Why Is Deflation Worse than Inflation?
Like inflation, deflation is very difficult to combat once it is entrenched. As businesses and people feel less wealthy, they spend less, reducing demand further. Prices drop in response, giving businesses less profit. Once people expect the price declines, they delay purchases as long as possible. They know the longer they wait, the lower the price will be. This further decreases demand, causing businesses to slash prices even more. It is a vicious, downward spiral.
Massive deflation turned a recession into the Great Depression of 1929. As unemployment rose, demand for goods and services fell. Prices dropped 10% a year. As prices fell, companies went out of business. More people became unemployed. When the dust settled, world trade essentially collapsed. The amount of goods and services traded fell 25%, but -- thanks to deflation -- the value of this trade was down 65% (as measured in dollars).
Can Deflation Ever Be a Good Thing?Massive, widespread deflation is always bad for the economy. However, deflation is certain asset classes can be good. For example, the price of consumer goods, especially computers and electronic equipment, continues to fall. This isn't because of lower demand, but from innovation. In the case of consumer goods, production has moved to China, where wages are lower. This is an innovation in manufacturing, which results in lower prices for many consumer goods. In the case of computers, manufacturers find ways to make the components smaller, adding more power for the same price. This is technological innovation, and it keeps computer manufacturers competitive.

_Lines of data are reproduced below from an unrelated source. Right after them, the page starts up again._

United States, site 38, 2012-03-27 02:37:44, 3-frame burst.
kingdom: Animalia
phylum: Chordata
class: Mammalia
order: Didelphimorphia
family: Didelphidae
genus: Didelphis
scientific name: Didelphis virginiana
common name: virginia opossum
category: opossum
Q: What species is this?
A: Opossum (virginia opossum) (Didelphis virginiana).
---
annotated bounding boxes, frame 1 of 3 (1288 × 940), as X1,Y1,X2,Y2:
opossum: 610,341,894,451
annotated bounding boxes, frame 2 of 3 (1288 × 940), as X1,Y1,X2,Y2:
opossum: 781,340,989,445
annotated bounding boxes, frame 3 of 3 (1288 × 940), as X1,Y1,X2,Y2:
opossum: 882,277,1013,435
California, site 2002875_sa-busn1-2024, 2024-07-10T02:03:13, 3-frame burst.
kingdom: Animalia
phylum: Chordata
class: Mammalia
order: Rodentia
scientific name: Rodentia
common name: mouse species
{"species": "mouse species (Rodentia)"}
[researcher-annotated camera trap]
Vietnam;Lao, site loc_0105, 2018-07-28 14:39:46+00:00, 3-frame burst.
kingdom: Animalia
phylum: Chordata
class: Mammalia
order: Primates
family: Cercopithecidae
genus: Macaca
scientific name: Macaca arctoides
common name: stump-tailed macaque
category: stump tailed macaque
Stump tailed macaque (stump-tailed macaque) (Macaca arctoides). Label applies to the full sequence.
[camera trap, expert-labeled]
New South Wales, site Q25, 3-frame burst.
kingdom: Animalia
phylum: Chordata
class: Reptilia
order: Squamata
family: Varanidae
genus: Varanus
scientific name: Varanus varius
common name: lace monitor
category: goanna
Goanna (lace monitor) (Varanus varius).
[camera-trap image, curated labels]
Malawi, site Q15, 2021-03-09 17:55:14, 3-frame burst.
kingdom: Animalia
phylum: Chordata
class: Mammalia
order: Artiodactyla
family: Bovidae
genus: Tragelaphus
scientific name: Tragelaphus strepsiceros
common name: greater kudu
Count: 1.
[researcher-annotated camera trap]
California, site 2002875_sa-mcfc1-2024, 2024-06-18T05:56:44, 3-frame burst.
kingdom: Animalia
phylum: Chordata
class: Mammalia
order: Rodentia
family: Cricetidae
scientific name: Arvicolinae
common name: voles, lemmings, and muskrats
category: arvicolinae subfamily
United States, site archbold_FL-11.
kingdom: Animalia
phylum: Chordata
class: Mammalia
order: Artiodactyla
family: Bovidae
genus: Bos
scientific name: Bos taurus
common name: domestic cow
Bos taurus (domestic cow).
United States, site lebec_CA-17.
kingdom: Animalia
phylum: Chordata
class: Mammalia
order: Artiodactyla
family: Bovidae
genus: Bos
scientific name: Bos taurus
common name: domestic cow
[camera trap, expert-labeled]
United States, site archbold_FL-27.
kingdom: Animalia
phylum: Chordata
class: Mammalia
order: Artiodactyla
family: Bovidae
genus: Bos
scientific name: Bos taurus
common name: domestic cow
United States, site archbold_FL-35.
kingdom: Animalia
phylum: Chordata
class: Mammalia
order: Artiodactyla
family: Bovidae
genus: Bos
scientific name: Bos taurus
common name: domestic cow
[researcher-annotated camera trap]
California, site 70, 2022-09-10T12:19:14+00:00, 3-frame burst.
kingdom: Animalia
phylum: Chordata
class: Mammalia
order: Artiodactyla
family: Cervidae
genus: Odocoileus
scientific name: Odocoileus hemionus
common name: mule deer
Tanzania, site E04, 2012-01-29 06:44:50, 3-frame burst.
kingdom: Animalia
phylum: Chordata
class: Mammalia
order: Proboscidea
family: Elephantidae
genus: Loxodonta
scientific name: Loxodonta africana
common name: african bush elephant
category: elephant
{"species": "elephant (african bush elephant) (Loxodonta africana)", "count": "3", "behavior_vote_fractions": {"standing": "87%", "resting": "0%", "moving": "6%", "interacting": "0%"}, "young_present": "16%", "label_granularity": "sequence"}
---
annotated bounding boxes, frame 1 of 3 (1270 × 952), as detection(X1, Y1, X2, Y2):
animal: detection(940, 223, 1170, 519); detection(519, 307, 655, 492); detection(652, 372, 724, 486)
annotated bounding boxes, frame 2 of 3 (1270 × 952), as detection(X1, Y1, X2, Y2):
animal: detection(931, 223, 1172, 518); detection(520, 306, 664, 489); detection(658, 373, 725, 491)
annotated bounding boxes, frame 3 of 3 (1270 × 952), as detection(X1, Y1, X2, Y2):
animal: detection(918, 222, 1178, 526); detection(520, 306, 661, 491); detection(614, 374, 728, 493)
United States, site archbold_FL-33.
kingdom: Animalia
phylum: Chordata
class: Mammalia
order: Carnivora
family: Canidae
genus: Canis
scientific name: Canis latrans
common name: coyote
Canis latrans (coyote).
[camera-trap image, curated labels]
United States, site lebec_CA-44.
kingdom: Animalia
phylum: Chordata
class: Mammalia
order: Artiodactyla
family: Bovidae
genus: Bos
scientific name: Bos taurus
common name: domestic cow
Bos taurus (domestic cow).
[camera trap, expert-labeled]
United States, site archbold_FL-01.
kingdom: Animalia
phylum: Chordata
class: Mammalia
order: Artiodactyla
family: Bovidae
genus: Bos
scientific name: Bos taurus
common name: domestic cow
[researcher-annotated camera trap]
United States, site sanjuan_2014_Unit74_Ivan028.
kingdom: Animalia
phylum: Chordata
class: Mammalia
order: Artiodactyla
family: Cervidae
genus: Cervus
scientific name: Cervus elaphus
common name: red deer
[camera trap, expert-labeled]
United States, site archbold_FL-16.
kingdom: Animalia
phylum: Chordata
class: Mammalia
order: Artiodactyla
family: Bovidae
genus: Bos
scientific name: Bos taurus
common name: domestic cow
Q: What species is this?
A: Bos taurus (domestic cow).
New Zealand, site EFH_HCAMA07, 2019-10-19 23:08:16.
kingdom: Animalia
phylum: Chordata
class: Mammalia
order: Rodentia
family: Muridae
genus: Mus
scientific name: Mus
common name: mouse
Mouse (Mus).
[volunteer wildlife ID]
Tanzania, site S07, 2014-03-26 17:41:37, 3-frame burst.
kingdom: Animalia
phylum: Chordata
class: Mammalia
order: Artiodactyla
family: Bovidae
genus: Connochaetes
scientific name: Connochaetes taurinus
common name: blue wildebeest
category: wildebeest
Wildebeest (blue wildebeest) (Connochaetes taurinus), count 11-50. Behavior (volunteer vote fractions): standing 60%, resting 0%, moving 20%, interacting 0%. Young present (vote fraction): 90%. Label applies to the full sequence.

Japan: A Modern Example of DeflationJapan's economy has been caught in a deflationary spiral for the last 20 years. This deflation started in 1989, when the Bank of Japan raised interest rates causing the asset bubble in housing to burst. During that decade, the economy grew less than 2% per year as businesses cut back on debt, spending and lost productivity with excess workers (Japan's culture discourages employee layoffs). The Japanese people are also savers, and when they saw the signs of recession, they stopped spending and put away funds for bad times.
A study by Daniel Okimoto at Stanford University identified five other factors:
- The political party in power did not take the difficult steps needed to spur the economy out of deflation.
- Taxes were raised in 1997.
- Banks kept bad loans on their books, which tied up capital needed to invest in growth.
- The yen carry trade kept the value of Japan's currency high relative to the dollar and other global currencies. The Bank of Japan tried to create inflation by lowering interest rates. However, traders took advantage of the situation by borrowing yen cheaply and investing it in currencies with a higher return.
- The Japanese government spent heavily, buying dollars to battle the yen carry trade. This created a 200% debt to GDP ratio, which further depressed expectations of economic growth, contributing to more deflation.